Розендорф говорит о жене с большим уважением. Но без любви. На ее худеньких плечах (я видела ее фотографию: меццо-сопрано, черпающая силы, видимо, в волевой мощи, а не в естественном большом резонансе, как большинство известных оперных примадонн, из-за чьих габаритов любовные сцены в операх превращаются в посмешище) лежит ответственность за музыкальное будущее всех трех членов семьи, где один одареннее другого.

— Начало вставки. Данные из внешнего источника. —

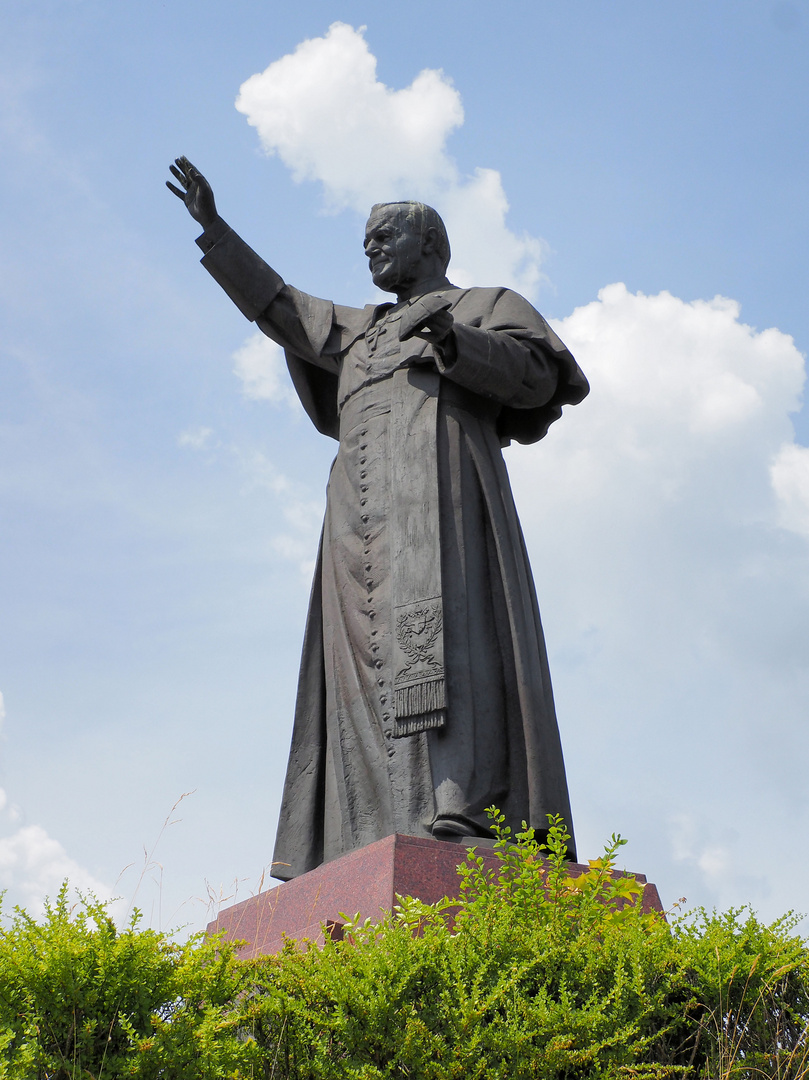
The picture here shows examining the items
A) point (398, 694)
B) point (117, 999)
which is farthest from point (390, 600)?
point (117, 999)

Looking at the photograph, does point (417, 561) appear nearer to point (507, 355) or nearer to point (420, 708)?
point (420, 708)

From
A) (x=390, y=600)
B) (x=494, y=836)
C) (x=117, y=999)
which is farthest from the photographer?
(x=390, y=600)

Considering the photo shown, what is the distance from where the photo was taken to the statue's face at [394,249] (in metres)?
7.22

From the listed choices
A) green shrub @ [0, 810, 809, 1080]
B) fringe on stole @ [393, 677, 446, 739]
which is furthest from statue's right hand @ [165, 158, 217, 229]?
green shrub @ [0, 810, 809, 1080]

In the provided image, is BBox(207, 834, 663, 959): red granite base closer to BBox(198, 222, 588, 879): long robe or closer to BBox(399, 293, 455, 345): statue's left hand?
BBox(198, 222, 588, 879): long robe

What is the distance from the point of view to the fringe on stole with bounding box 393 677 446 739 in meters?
5.88

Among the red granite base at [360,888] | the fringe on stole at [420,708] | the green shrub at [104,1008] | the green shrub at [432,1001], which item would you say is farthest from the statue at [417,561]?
the green shrub at [104,1008]

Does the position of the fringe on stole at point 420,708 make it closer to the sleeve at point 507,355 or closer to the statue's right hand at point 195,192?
the sleeve at point 507,355

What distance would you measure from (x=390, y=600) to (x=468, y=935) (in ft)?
8.19

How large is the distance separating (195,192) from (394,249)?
117 cm

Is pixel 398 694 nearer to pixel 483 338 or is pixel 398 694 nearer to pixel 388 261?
pixel 483 338

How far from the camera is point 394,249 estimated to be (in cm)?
722

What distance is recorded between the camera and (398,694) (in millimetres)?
6008

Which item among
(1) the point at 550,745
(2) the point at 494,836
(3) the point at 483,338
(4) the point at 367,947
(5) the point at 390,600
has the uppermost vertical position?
(3) the point at 483,338
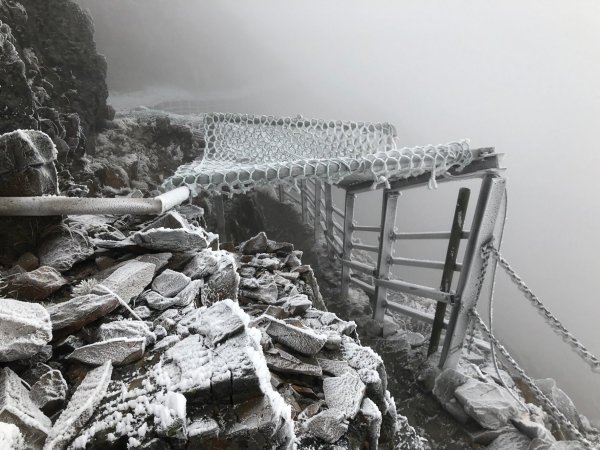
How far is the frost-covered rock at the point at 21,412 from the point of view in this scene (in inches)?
28.2

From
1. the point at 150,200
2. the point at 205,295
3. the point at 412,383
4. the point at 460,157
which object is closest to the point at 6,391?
the point at 205,295

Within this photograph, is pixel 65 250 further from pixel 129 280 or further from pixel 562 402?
pixel 562 402

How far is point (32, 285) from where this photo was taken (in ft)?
3.85

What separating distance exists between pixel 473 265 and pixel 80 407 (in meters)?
2.83

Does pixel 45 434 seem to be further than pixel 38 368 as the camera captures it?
No

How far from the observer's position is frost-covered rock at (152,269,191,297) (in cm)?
136

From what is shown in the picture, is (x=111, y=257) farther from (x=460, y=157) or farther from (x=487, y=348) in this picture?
(x=487, y=348)

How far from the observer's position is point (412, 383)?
313 centimetres

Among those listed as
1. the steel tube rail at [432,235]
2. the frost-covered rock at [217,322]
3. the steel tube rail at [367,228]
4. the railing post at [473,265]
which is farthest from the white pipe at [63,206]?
the steel tube rail at [367,228]

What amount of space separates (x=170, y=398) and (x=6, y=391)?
391 mm

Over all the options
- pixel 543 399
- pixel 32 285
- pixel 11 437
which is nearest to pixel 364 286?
pixel 543 399

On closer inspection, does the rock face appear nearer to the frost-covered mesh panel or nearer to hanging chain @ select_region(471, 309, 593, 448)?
the frost-covered mesh panel

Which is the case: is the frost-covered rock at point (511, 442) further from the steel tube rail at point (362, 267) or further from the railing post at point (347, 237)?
the railing post at point (347, 237)

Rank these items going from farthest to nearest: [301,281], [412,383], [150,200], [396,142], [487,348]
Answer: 1. [396,142]
2. [487,348]
3. [412,383]
4. [301,281]
5. [150,200]
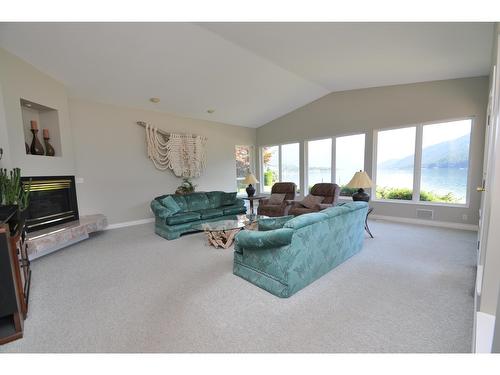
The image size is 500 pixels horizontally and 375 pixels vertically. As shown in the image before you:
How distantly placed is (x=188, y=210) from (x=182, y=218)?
642 millimetres

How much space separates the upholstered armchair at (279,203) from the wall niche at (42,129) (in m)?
4.08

Розендорф не способен предложить такое простое и жестокое решение. Только женщина, горящая верой, что ее дочь — Артур Рубинштейн в юбке, может отказаться от любви, чтобы осуществить эдакий долгосрочный план. Для бедного Курта уже сегодня тяжела разлука с семьей, хотя бы из-за неотступного зова плоти. А может, это только тоска отца по своему ребенку. Часто случается, что он вдруг уставится в пространство, словно сосредоточившись на выборе темпа исполнения, но на самом деле он витает где-то далеко, в Берлине или еще где-нибудь. Музыка Брамса мгновенно уносит его отсюда. Когда приходит письмо из дому, — а это в последнее время бывает все реже, — Курт на долгие часы погружается в него, толкуя самому себе написанное и ненаписанное. Его Гретхен пишет так, будто немецкому цензору только и дела, что вычитывать в ее письмах «секретные» сведения о материальном положении или изучать вырезки из газет, касающиеся ее или дочки.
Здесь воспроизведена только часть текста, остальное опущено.